### [Selected text]
┌────────
Helpful actions by professionals

“What was the most helpful thing a treatment professional (i.e. therapist, medical doctor, or dietician) did to encourage your recovery?”

The answers to this question from our survey are listed below.

As with the responses about friends and family, some of the most frequent comments in this area focused on what professionals did NOT do, such as:

  • NOT pushing too fast, allowing for slow and steady change (10%)
  • NOT treating the person like a “sick person” (6%)

The actions and comments cited as most helpful from professionals were as follows:

  • Challenging ED thinking, being firm, not enabling (14%)
  • Teaching coping skills (12%)
  • Tailoring the treatment to the patient’s individual needs, individualized education (11%)
  • Validating the person’s emotions and experience, listening, demonstrating empathy and understanding (11%)
  • Unconditional and consistent patience and care (11%)
  • Being non-judgmental and demonstrating acceptance (10%)
  • Suggested more specific or more intensive treatment (8%)
  • Empowerment, placing responsibility for recovery into the patient’s own hands, trusting the person (8%)
  • Helping to identify the emotions and root causes behind the eating disorder (7%)
  • Providing reassurance and encouragement (7%)
  • Helping the person to develop their own identity, helping to find oneself (7%)
  • Putting things in perspective (5%)
  • Warning of potential consequences of ED, honest feedback, “tell it like it is” (5%)
└────────
### [About this exercise]
Summarize the text on helpful actions by professionals in two sentences.

### [Data]
┌────────
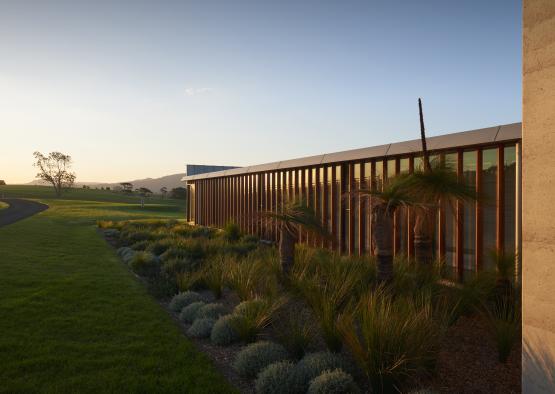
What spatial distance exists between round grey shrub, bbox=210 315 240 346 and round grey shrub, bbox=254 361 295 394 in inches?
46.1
└────────
┌────────
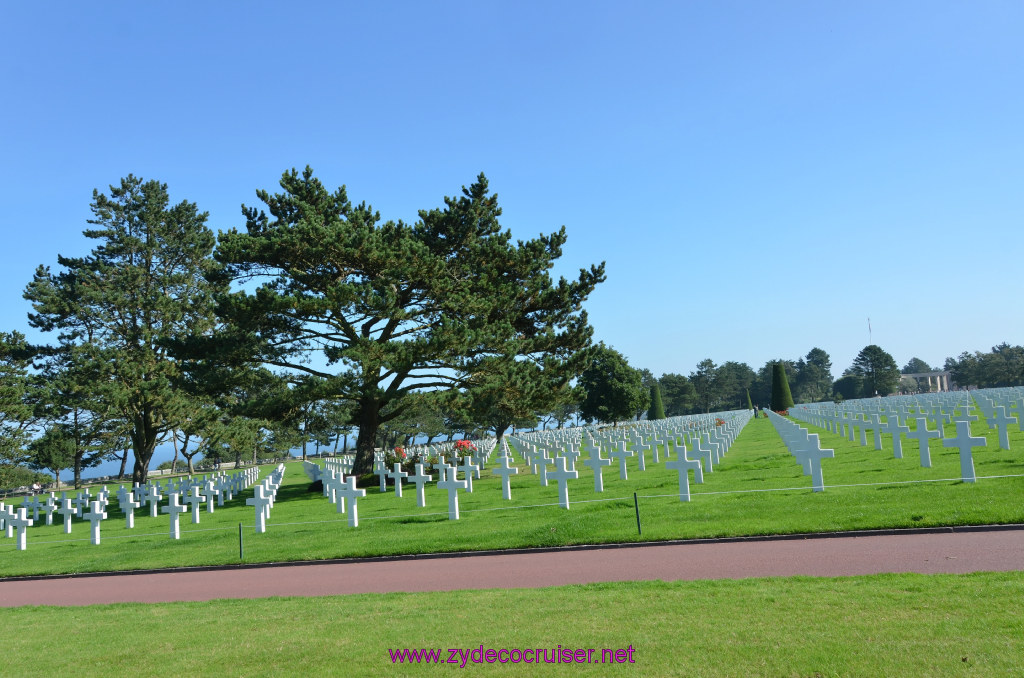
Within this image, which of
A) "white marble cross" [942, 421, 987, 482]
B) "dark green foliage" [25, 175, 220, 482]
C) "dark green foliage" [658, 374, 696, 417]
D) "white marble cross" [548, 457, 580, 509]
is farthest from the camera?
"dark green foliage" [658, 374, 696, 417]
└────────
### [Response for this exercise]
Survey respondents were asked what a treatment professional did that most helped their recovery, and many comments focused on what professionals did not do, such as not pushing too fast (10%) and not treating the person like a "sick person" (6%). The most cited helpful action was challenging ED thinking, being firm and not enabling (14%), followed by teaching coping skills (12%) and, at 11% each, tailoring treatment to the patient's individual needs, validating the person's emotions and experience, and showing unconditional and consistent patience and care.